▶ [Exercise goal]: Would you transcribe the listing exactly as it stands, minus any images?

▶ [Exercise inputs]:
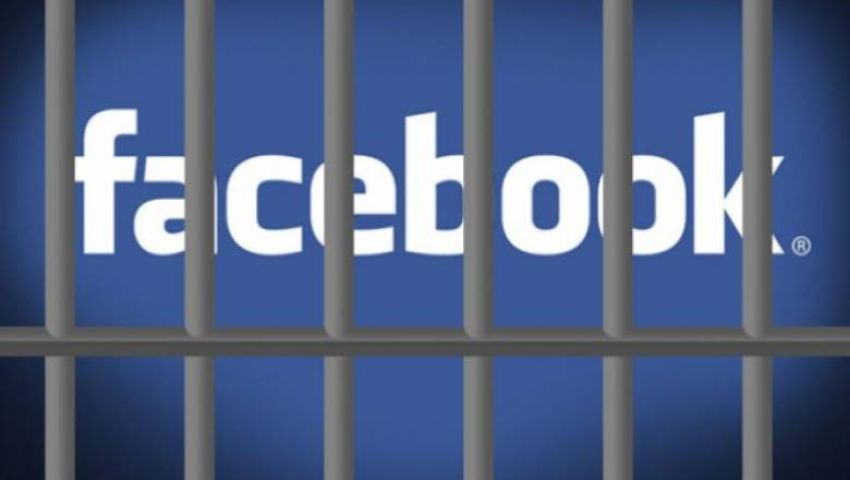 «فيسبوك» يتسبب في سجن مواطنة بريطانية بالإمارات.. والسبب!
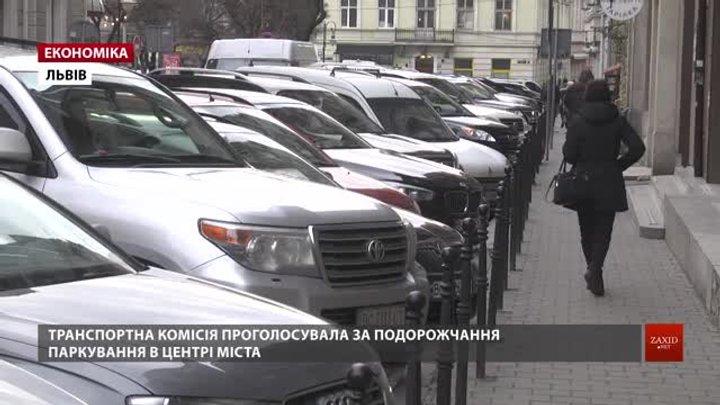 У Львові хочуть підвищити вартість паркування в центрі міста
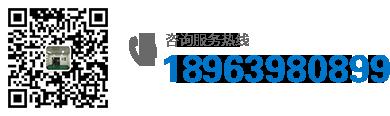 武汉透水砖厂家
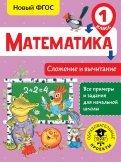 Математика. 1 класс. Сложение и вычитание. ФГОС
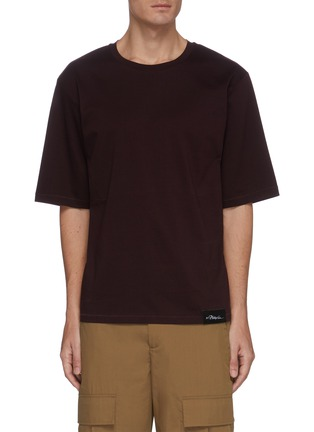Main View - Click To Enlarge - 3.1 PHILLIP LIM - Boxy oversize T-shirt
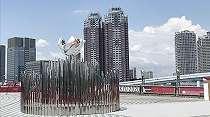Yume no Ohashi Jadi Jembatan Kenangan di Jepang, Tempat Obor Olimpiade Dinyalakan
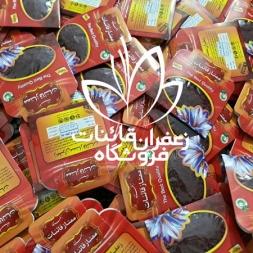 قیمت زعفران در قزوین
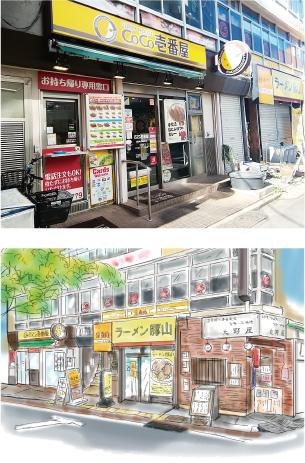 CoCo壱番屋 西武東長崎駅前店店舗画像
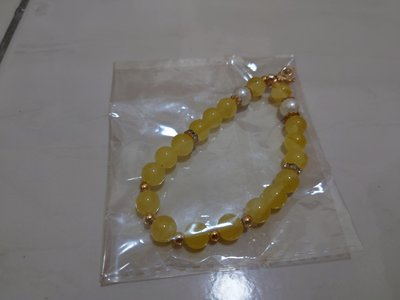 黃瑪瑙手環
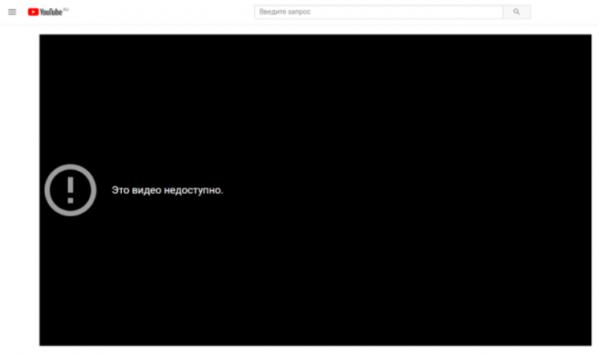 Жалуемся на неподобающий контент на Ютубе: как написать претензию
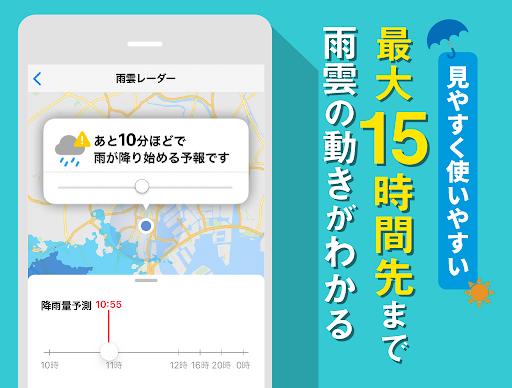 スマートニュース - 無料でニュースや天気・エンタメ・クーポン情報をお届け screenshot 2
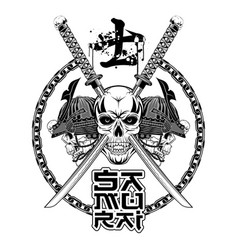 samurai skull sword vector image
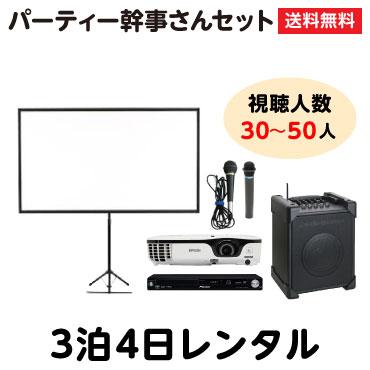 プロジェクターレンタルセットパー幹セット(3泊4日) 往復送料無料!【セット内容】 80インチスクリーン / プロジェクター / マイク付スピーカー / DVDプレーヤー)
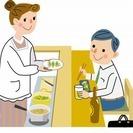 【事前募集】家庭料理居酒屋をやりたい方募集します。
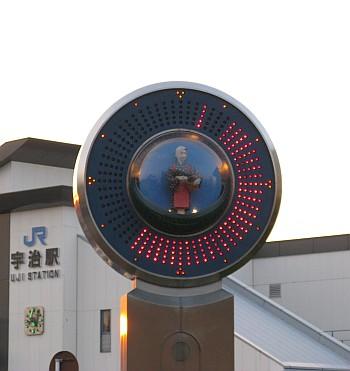 宇治駅前の時計
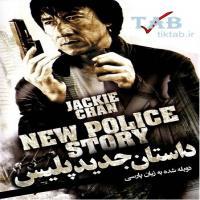 فیلم New Police Story (دوبله فارسی)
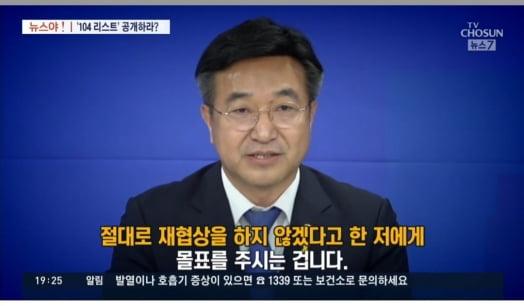 """윤호중 다시 저격한 정청래 """"의총서 법사위 양도 논의 없었다"""""""
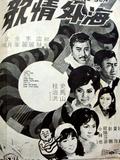Hai Wai Qing Ge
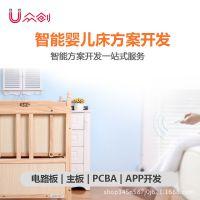 实木无漆智能电动床摇篮床宝宝床多功能自动摇摆童床方案pcba板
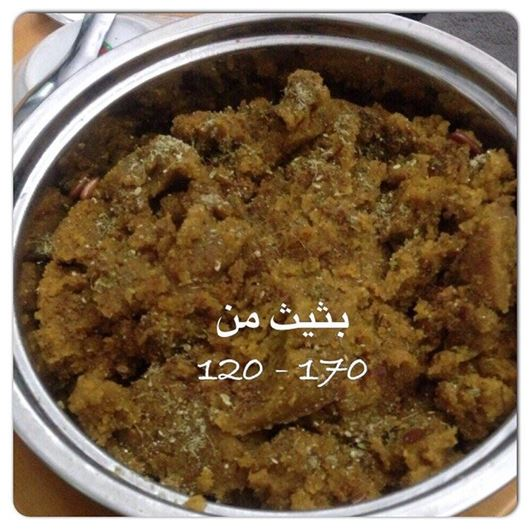 Picture of بثييث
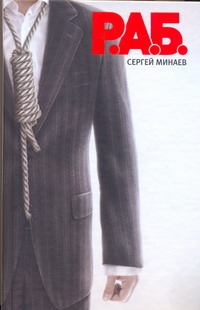 МИНАЕВ С. Р.А.Б. Антикризисный роман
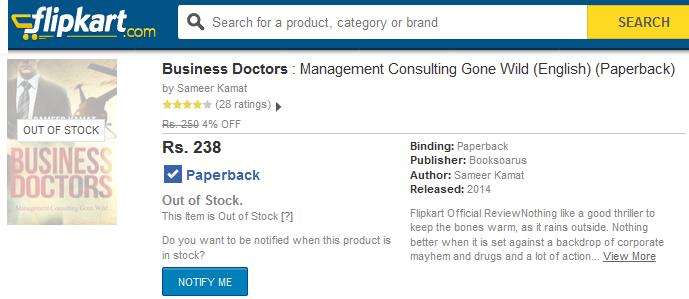 Business Doctors Flipkart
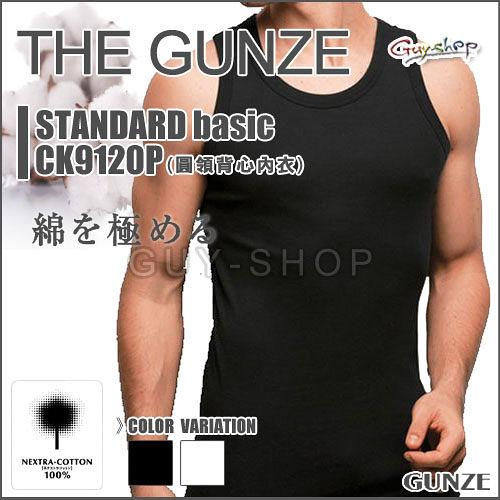【CK9120P】日本GUNZE 極致之棉系列 圓領背心內衣 象牙白/黑色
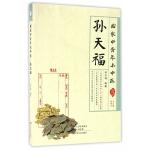 孙天福(国家中青年名中医)/中青年临床家丛书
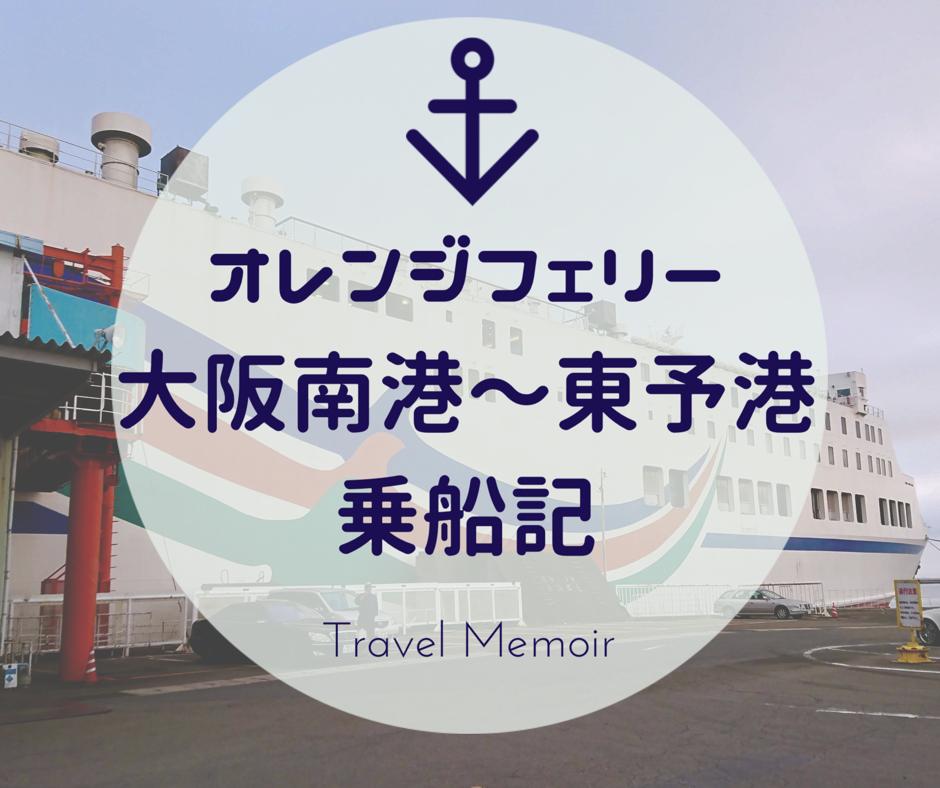 f:id:HinoHikari:20181117134249p:plain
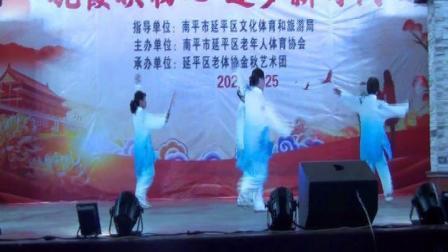 十六式太极柔力球南平市延平区老体协柔力球队表演(2020年10月25日)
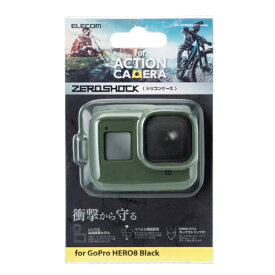 エレコム ELECOM ZEROSHOCKケース GoPro HERO8 Black オリーブグリーン AC-GP8BZEROCGN
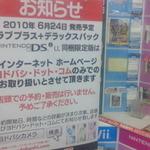 『ラブプラス+』DSiLL同梱版、ヨドバシカメラではオンライン専売のみ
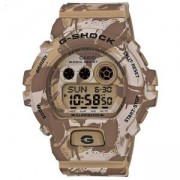 Мъжки часовник Casio G-Shock X-LARGE GD-X6900MC-5ER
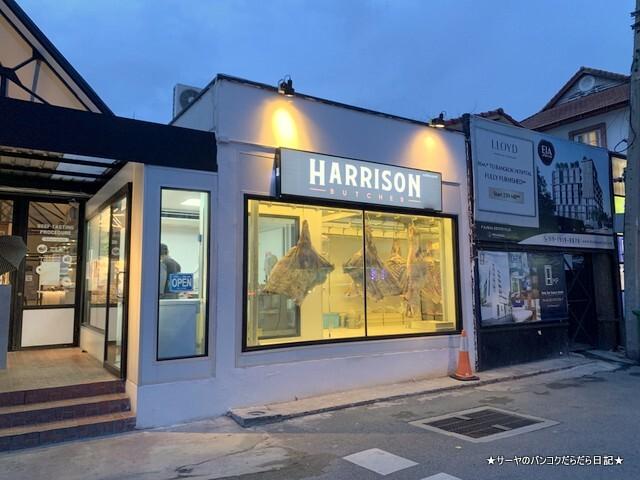 Harrison Butcher ハリソンブッチャー バンコク (1)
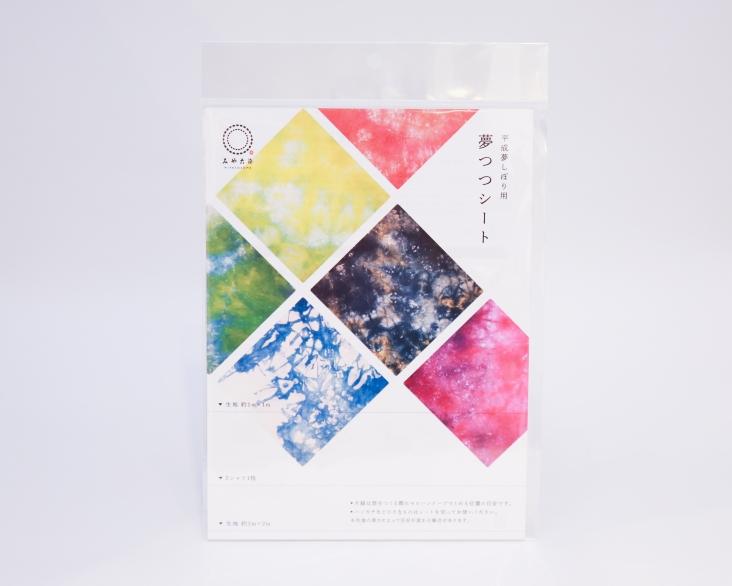 Shibori Sheet Packaging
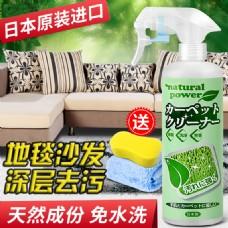 布艺沙发地毯清洁剂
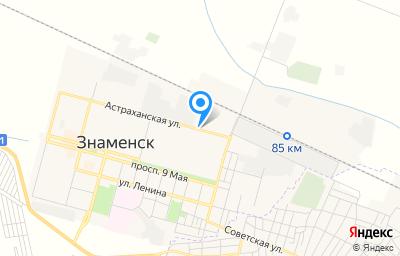 Местоположение на карте пункта техосмотра по адресу Астраханская обл, г Знаменск, ул Астраханская, д 1А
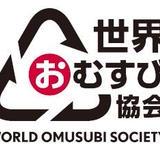 世界おむすび協会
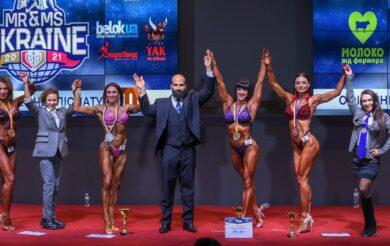 Черкащани стали чемпіонами України з бодібілдингу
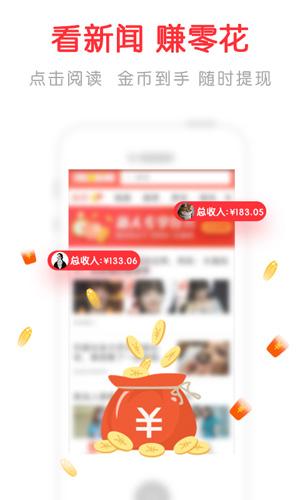 淘新聞app截圖4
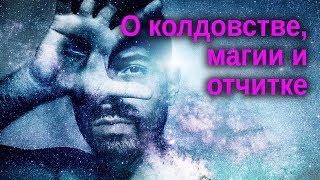 О колдовстве магии и отчитке Осипов А И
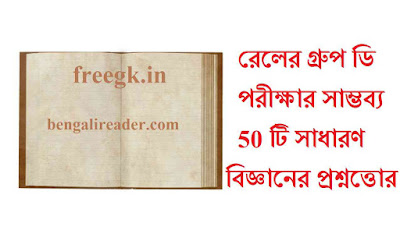 Bengali General Knowledge For Competitive Exam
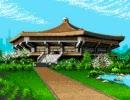 武道館 -Budokan- (Amiga版) またりプレイ
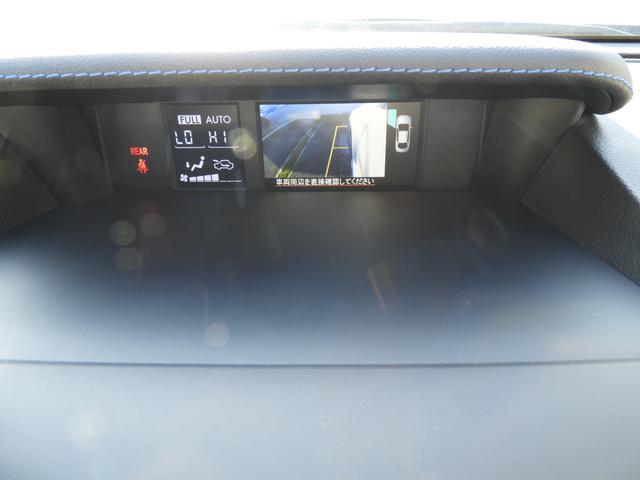 1.6GT-S EyeSight ナビ ETC Rカメラ カロッツェリア メモリーナビ(RZ99) Bluetooth対応 ETC2.0 リアカメラ ドライブレコーダー コーナーセンサー アクティブセーフティパッケージ付きアイサイトVER.3(54枚目)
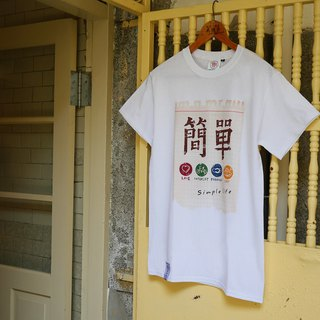 < since so since the sale > retro T-SHIRT-simple (white)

▶ [Solution for this problem]:
 «فيسبوك» يتسبب في سجن مواطنة بريطانية بالإمارات.. والسبب!
 У Львові хочуть підвищити вартість паркування в центрі міста
 武汉透水砖厂家
 Математика. 1 класс. Сложение и вычитание. ФГОС
Main View - Click To Enlarge - 3.1 PHILLIP LIM - Boxy oversize T-shirt
Yume no Ohashi Jadi Jembatan Kenangan di Jepang, Tempat Obor Olimpiade Dinyalakan
 قیمت زعفران در قزوین
 CoCo壱番屋 西武東長崎駅前店店舗画像
 黃瑪瑙手環
 Жалуемся на неподобающий контент на Ютубе: как написать претензию
 スマートニュース - 無料でニュースや天気・エンタメ・クーポン情報をお届け screenshot 2
 samurai skull sword vector image
 プロジェクターレンタルセットパー幹セット(3泊4日) 往復送料無料!【セット内容】 80インチスクリーン / プロジェクター / マイク付スピーカー / DVDプレーヤー)
 【事前募集】家庭料理居酒屋をやりたい方募集します。
 宇治駅前の時計
 فیلم New Police Story (دوبله فارسی)
 """윤호중 다시 저격한 정청래 """"의총서 법사위 양도 논의 없었다"""""""
Hai Wai Qing Ge
 实木无漆智能电动床摇篮床宝宝床多功能自动摇摆童床方案pcba板
 Picture of بثييث
 МИНАЕВ С. Р.А.Б. Антикризисный роман
 Business Doctors Flipkart
【CK9120P】日本GUNZE 極致之棉系列 圓領背心內衣 象牙白/黑色
 孙天福(国家中青年名中医)/中青年临床家丛书
 f:id:HinoHikari:20181117134249p:plain
 十六式太极柔力球南平市延平区老体协柔力球队表演(2020年10月25日)
 エレコム ELECOM ZEROSHOCKケース GoPro HERO8 Black オリーブグリーン AC-GP8BZEROCGN
 『ラブプラス+』DSiLL同梱版、ヨドバシカメラではオンライン専売のみ
 Мъжки часовник Casio G-Shock X-LARGE GD-X6900MC-5ER
 Harrison Butcher ハリソンブッチャー バンコク (1)
 Shibori Sheet Packaging
 布艺沙发地毯清洁剂
 Местоположение на карте пункта техосмотра по адресу Астраханская обл, г Знаменск, ул Астраханская, д 1А
 世界おむすび協会
 Черкащани стали чемпіонами України з бодібілдингу
 淘新聞app截圖4
 О колдовстве магии и отчитке Осипов А И
 Bengali General Knowledge For Competitive Exam
 武道館 -Budokan- (Amiga版) またりプレイ
 1.6GT-S EyeSight ナビ ETC Rカメラ カロッツェリア メモリーナビ(RZ99) Bluetooth対応 ETC2.0 リアカメラ ドライブレコーダー コーナーセンサー アクティブセーフティパッケージ付きアイサイトVER.3(54枚目)
 < since so since the sale > retro T-SHIRT-simple (white)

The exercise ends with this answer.